• [STUDY TEXT]:
------------------------

In Figure 1, the observed sky from Ionian Islands at 06.10 Local Time (LT) or 4:10 Universal Time (UT) before sunrise is shown. The sunrise was at 06.53 LT (4: 53 UT) according to Starry night program. Planet Venus is eastward in accordance with the Homeric epic’s description (see Papamarinopoulos et al. 2012). Also the referred constellations by the Homeric text which can be observed, then, were Ursa Major in the northward quadrant, Bootes was close to Ursa Major and Taurus with the Pleiades’ nebula was exactly in the westward quadrant. Orion constellation was already set.

------------------------

• [THE PROBLEM]:
Carry on the passage about the predawn sky over the Ionian Islands from the point where it stops. The data have no part in this exercise.

• [DATA PROVIDED]:
------------------------

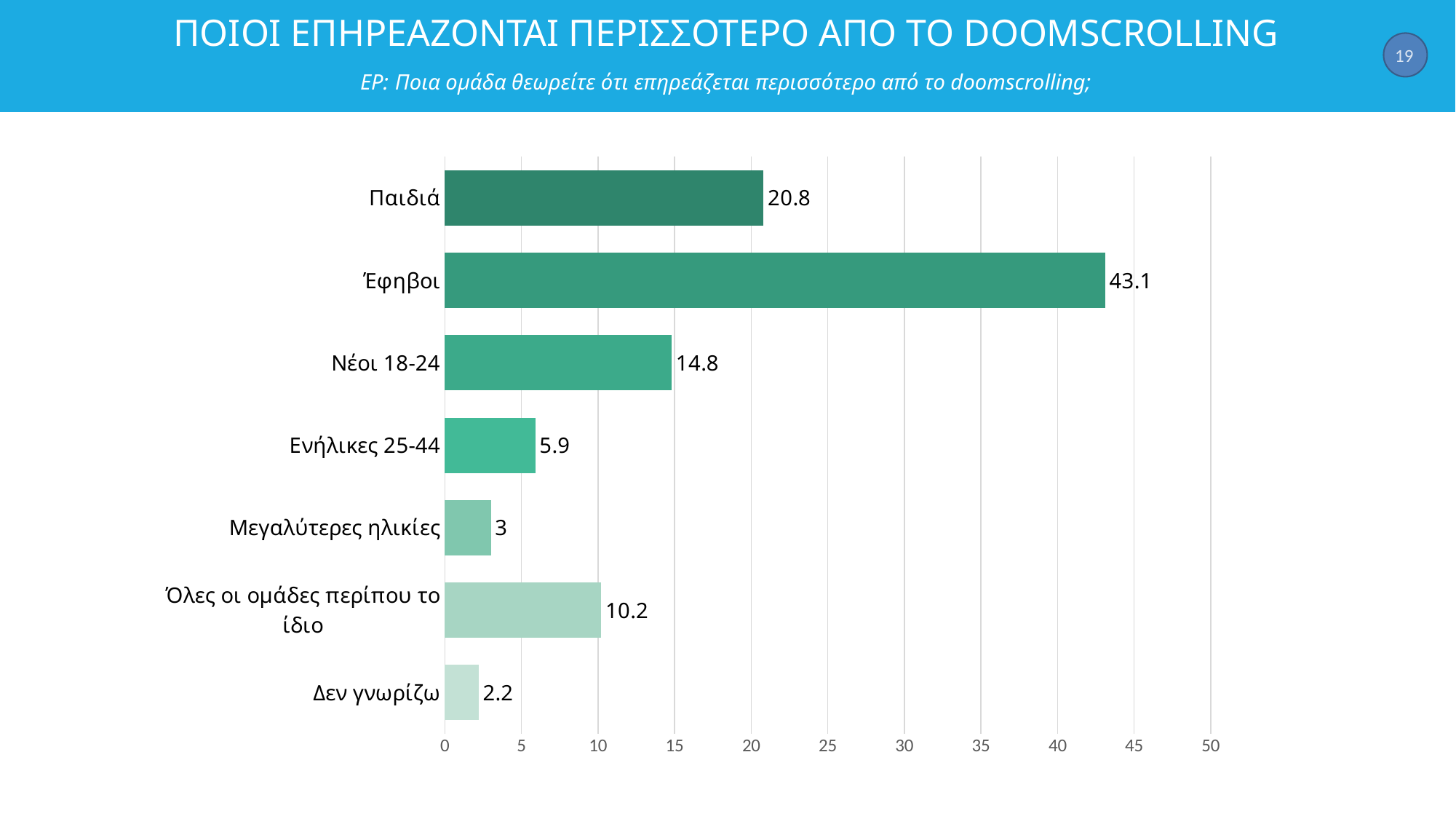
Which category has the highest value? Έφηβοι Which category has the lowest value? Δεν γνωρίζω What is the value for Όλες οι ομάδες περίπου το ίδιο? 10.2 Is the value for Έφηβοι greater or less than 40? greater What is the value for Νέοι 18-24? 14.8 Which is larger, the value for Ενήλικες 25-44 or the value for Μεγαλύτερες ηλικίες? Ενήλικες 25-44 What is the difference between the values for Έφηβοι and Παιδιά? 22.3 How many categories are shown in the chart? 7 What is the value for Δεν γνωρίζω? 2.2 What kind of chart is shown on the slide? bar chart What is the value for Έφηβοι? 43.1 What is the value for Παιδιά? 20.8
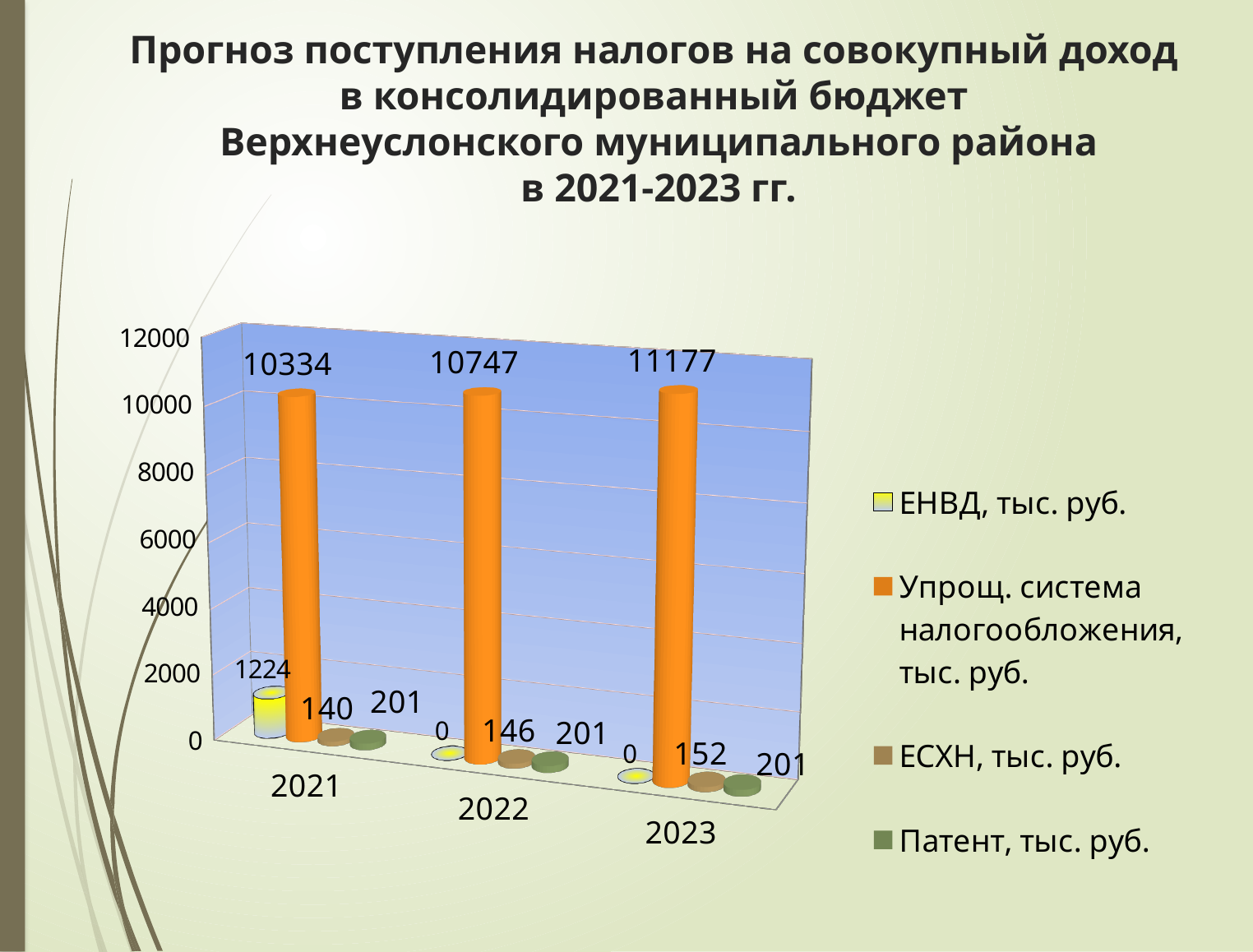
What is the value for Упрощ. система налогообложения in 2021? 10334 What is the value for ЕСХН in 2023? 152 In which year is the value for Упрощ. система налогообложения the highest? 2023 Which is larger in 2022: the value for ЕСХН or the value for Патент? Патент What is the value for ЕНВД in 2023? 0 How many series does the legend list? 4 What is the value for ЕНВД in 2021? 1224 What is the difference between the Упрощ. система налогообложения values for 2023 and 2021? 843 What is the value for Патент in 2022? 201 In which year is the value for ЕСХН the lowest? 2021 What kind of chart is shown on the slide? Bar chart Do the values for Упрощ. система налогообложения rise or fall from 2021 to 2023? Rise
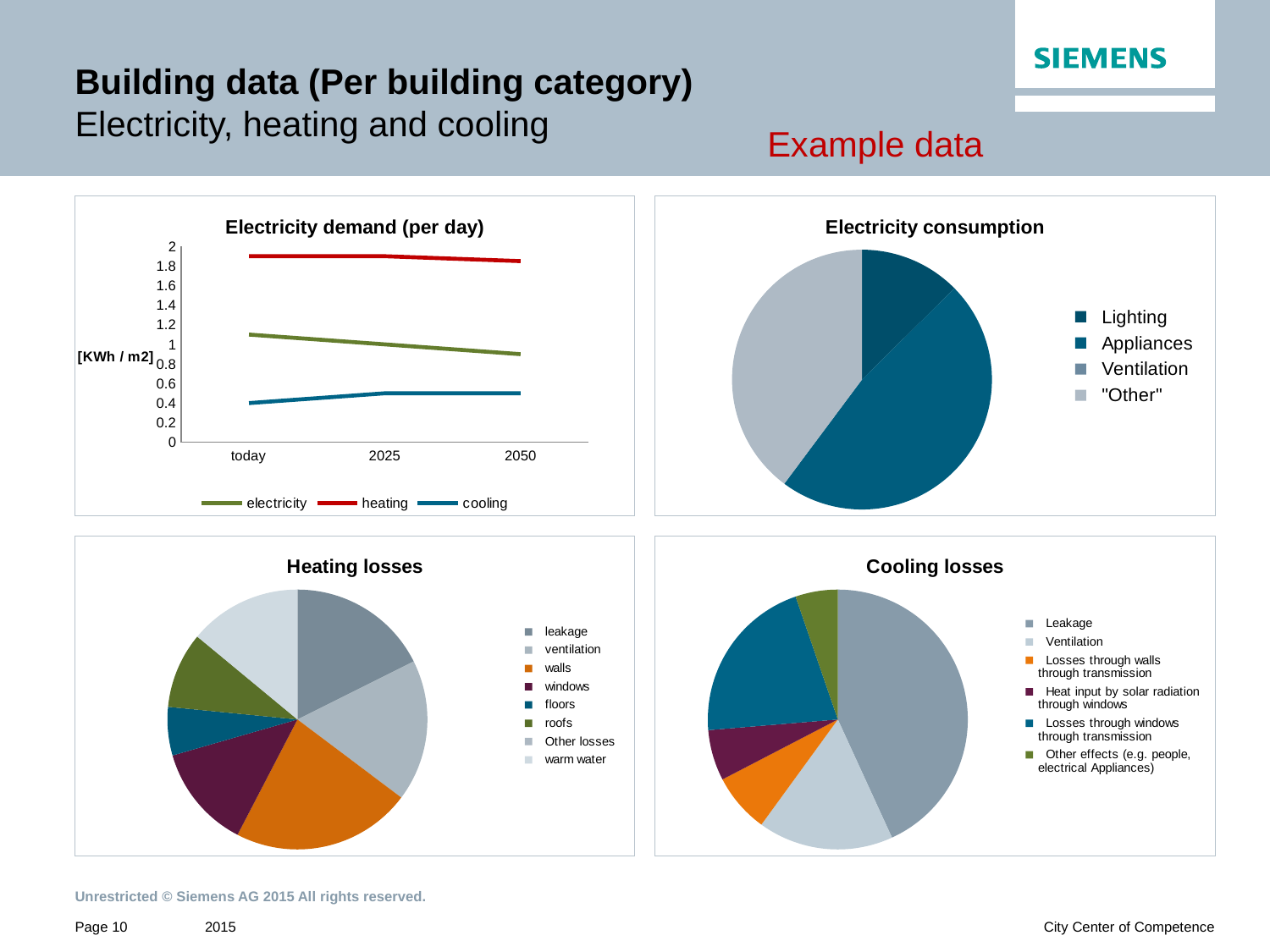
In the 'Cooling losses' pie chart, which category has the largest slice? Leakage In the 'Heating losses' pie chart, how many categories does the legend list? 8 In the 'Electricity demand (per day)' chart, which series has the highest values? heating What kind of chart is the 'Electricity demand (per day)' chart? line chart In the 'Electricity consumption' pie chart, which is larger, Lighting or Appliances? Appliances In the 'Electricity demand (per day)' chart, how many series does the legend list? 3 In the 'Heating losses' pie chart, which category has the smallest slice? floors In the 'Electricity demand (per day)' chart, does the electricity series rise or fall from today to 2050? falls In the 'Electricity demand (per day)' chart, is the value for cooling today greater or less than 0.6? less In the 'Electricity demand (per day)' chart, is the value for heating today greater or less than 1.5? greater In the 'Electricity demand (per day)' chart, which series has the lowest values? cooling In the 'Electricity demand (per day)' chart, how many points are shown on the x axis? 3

------------------------

• [ANSWER TO THE PROBLEM]:
However, there are some other constellations, in Figure 1, too which are observable from the Ionian Islands environment. Among them, the Corvus (Crow) constellation is observed well in the south-east quadrant at an altitude of 40 degrees over the horizon. The constellation of Crater is near to Corvus and the Hydra constellation is surrounding them. In prehistoric times Hydra, Corvus and Crater were parts of one single constellation because they were connected with a common myth (Eratosthenes, Catasterismi 1, 41R, 1-34). Apollo requests from Corvus to go and rob the Crater’s content in order to bring to the Gods but the water snake Hydra intervenes and does not allow Corvus to rob the Crater’s content. By sending Apollo Corvus to do his job, is implied that he is his messenger. Aratus described Κόραξ=Corvus and characteristically notes that with his beak was pecking Hydra’s folds (Aratus, Phaenomena, 1, 443-450).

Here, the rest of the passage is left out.